■ **Trecho**:
Igli nasceu em 1973, na cidade de Vlorë – a terceira maior da Albânia e dona do segundo maior porto do país. Ainda na infância, o garoto e sua família deixaram o balneário, localizado às margens do Mar Adriático e voltado para a Apúlia, no sul da Itália, para se mudarem para a capital Tirana, onde ele concluiu os estudos. Só que, enquanto seus irmãos Agron e Auron optaram por carreiras tidas como convencionais (o primeiro é gestor de docas portuárias em Durrës e o segundo é jornalista esportivo), ele optou por ser futebolista.
Na capital albanesa, Igli havia ingressado na base do Partizani Tirana quando ainda era adolescente. Por lá, se tornou um grandalhão sem muita elegância para jogar futebol, mas que fazia muito bem as suas funções na bola aérea e no pivô. Aos 20 anos, estreou profissionalmente e fez sua única temporada no time vermelho. Ao fim de 1993-94, seu destino seria o futebol alemão.
Bem antes de circular por grandes palcos, Tare disputou duas campanhas da terceira divisão germânica, sendo uma pelo VfR Mannheim e outra pelo Südwest Ludwigshafen. Seus números não foram chamativos, mas lhe renderam uma transferência ao Karlsruher, da Bundesliga, em 1996. Igli foi utilizado quase sempre pelo time reserva dos azuis, que também militava na terceirona, mas teve oito oportunidades na primeira categoria. Essas aparições possibilitaram que o centroavante de 1,92m estreasse pela seleção albanesa em abril de 1997.
Tare já havia circulado bastante quando, no verão daquele mesmo, recebeu uma chance de ser titular no Fortuna Düsseldorf, então rebaixado à 2. Bundesliga. No clube do oeste da Alemanha, o albanês teria o período mais prolífico de toda a sua carreira, com 27 gols marcados em 66 partidas. Igli ajudou o time a ficar no meio da tabela em 1997-98, mas não foi capaz de evitar que os flingeraner segurassem a lanterna no ano seguinte e terminassem relegados à terceirona. O bom desempenho, contudo, levou o grandalhão ao Kaiserslautern.
Tare chegou à Itália através do Brescia e, no clube, desenvolveu parceria com o técnico Mazzone (Allsport)
Os diabos vermelhos, campeões da Bundesliga em 1998 sob o comando de Otto Rehhagel, procuravam uma opção aos titulares Olaf Marschall e Jörgen Pettersson. Tare cumpriu esse papel em 1999-2000, marcando quatro gols em 25 jogos, mas perdeu espaço na temporada seguinte, quando Andreas Brehme passou a treinar o Kaiserslautern e deu oportunidades ao jovem Miroslav Klose e ao reforço Vratislav Lokvenc. Em janeiro de 2001, então, o gigante loiro foi contratado pelo Brescia, da Itália.

■ **Amostra de dados**:

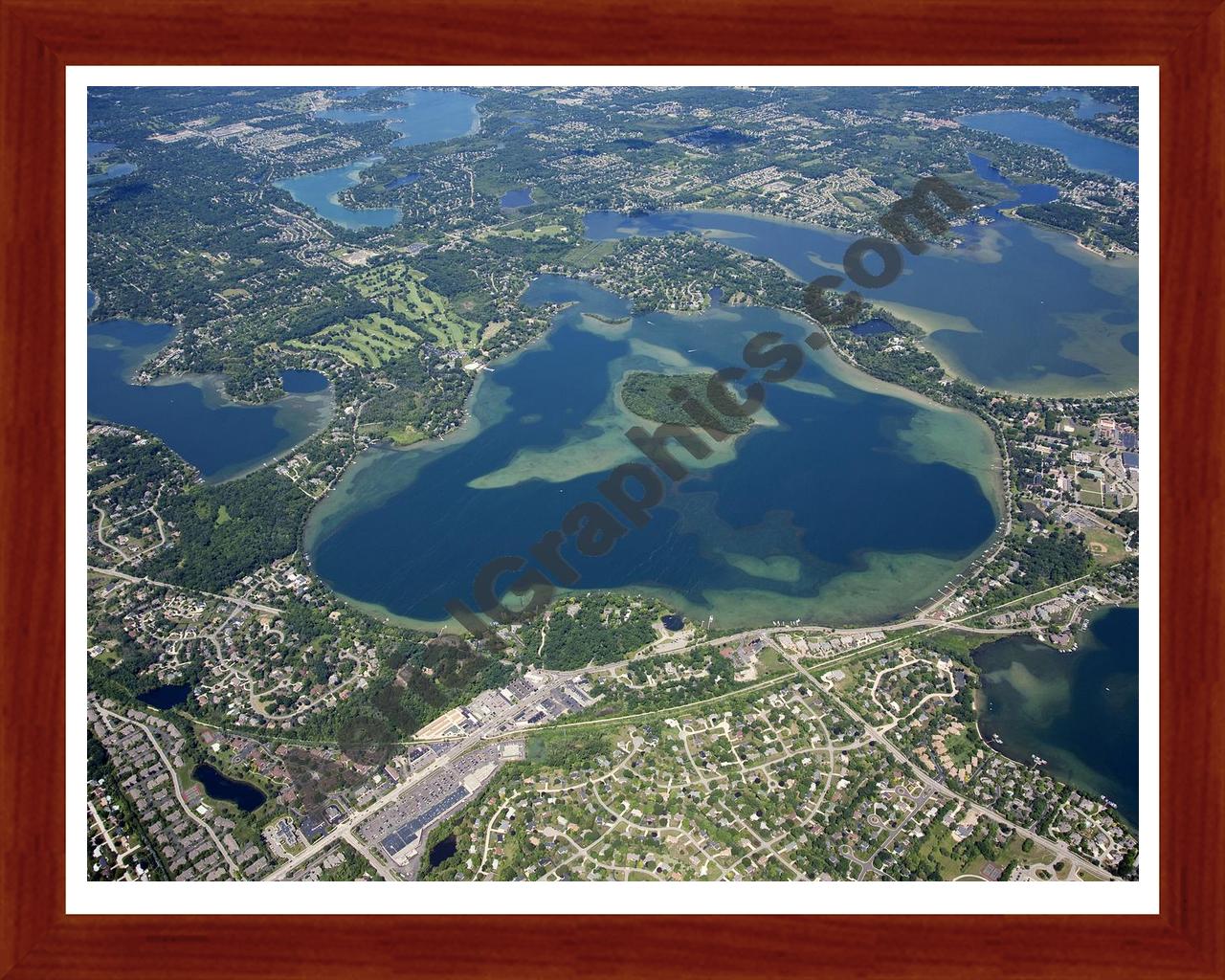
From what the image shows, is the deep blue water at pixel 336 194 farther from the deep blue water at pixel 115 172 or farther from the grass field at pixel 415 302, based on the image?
the deep blue water at pixel 115 172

■ **Exercício proposto A**: Transcreva, do texto sobre a carreira de Igli Tare, o trecho que vai de "Tare já havia" até "grandalhão ao Kaiserslautern.".
■ **Exercício proposto B**: Escreva a continuação do texto sobre a carreira de Igli Tare, começando logo depois da última frase apresentada.

■ **Resposta A**:
Tare já havia circulado bastante quando, no verão daquele mesmo, recebeu uma chance de ser titular no Fortuna Düsseldorf, então rebaixado à 2. Bundesliga. No clube do oeste da Alemanha, o albanês teria o período mais prolífico de toda a sua carreira, com 27 gols marcados em 66 partidas. Igli ajudou o time a ficar no meio da tabela em 1997-98, mas não foi capaz de evitar que os flingeraner segurassem a lanterna no ano seguinte e terminassem relegados à terceirona. O bom desempenho, contudo, levou o grandalhão ao Kaiserslautern.

■ **Resposta B**:
Tare se encaixava perfeitamente na proposta de futebol do técnico Carlo Mazzone, que gostava de ter um jogador com porte físico mais robusto ao lado de Roberto Baggio. Enquanto Dario Hübner era o titular, Igli chegava para assumir o lugar de Kubilay Türkiylmaz e dar um descanso ao dono da camisa 11. No fim das contas, o albanês cumpriu bem o papel que lhe foi designado: anotou quatro gols nas 17 aparições que fez e ajudou o Brescia a alcançar um respeitável oitavo lugar na Serie A – a melhor colocação da história do clube.
Nos dois anos seguintes, o atacante albanês foi opção a Luca Toni e jamais conseguiu ser titular absoluto do Brescia – embora tenha ganhado mais minutos em campo e, em 2002-03, até tenha sido preferido por Mazzone em detrimento a Toni. Tare continuou a marcar poucos gols, mas deixou alguns importantes: anotou, por exemplo, doppietta em empate por 2 a 2 com o Milan e um tento em vitória sobre a Juventus. Nesse período, o time da Lombardia voltou a fazer campanhas razoáveis na Serie A, ocupando o meio da tabela, e ainda foi semifinalista da Coppa Italia e finalista da Copa Intertoto, em 2001-02.
O gigante loiro até iniciou a temporada 2003-04 no Brescia, mas se despediu ainda no mercado de verão. Após somar 17 gol em 86 aparições pelo clube, atendeu ao chamado de Mazzone, que havia se transferido ao Bologna. Com a camisa rossoblù, Tare, aos 30 anos, finalmente conseguiu ser titular num campeonato de primeira divisão. O albanês chegou à Emília-Romanha para substituir Julio Cruz, vendido à Inter, e passou a fazer dupla de ataque com um entre o veterano Giuseppe Signori e Claudio Bellucci, que se revezavam no posto.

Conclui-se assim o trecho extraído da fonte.